Delectable Cherry Crumble

2 pounds frozen pitted cherries, thawed (not drained), or fresh cherries

3 tablespoons freshly squeezed lemon juice

2 tablespoons honey

For The Crumble

3/4 cup cassava flour

3/4 tiger nut flour

1/3 cup coconut flour

1/2 cup granulated date sugar or coconut sugar

1/2 cup melted palm shortening

1/4 cup unsweetened applesauce

Coconut Whipped Cream or coconut ice cream (optional)

1. Place the oven rack in the middle position and preheat oven to 350 F (175 C).

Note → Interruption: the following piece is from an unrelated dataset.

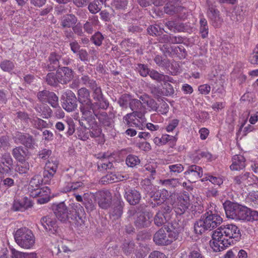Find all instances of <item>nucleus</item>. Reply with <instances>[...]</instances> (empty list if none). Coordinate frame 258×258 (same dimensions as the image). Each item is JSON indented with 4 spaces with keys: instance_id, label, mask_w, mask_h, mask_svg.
Listing matches in <instances>:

2. To make the filling: Combine the cherries, lemon juice, and honey in a saucepan. Bring to a boil over a high heat. Reduce the heat to medium and simmer, partially covered and stirring regularly, for about 20 minutes, until the fruit is tender. Keep an eye on it so the fruit doesn’t boil over. Transfer the fruit filling to the bottom of an 8 x 11 inch glass baking dish.

3. To make the crumble: Combine the cassava flour, tiger nut flour, coconut flour, date sugar, palm shortening and applesauce in a bowl. Mix with a spatula until you obtain a dry a crumbly dough. Crumble the dough over the fruit filling.

4. Bake for 30 minutes, or until the crust turns golden brown.

*Serve hot as is or with a generous dollop of Coconut Whipped Cream or coconut ice cream. It can also be served cold.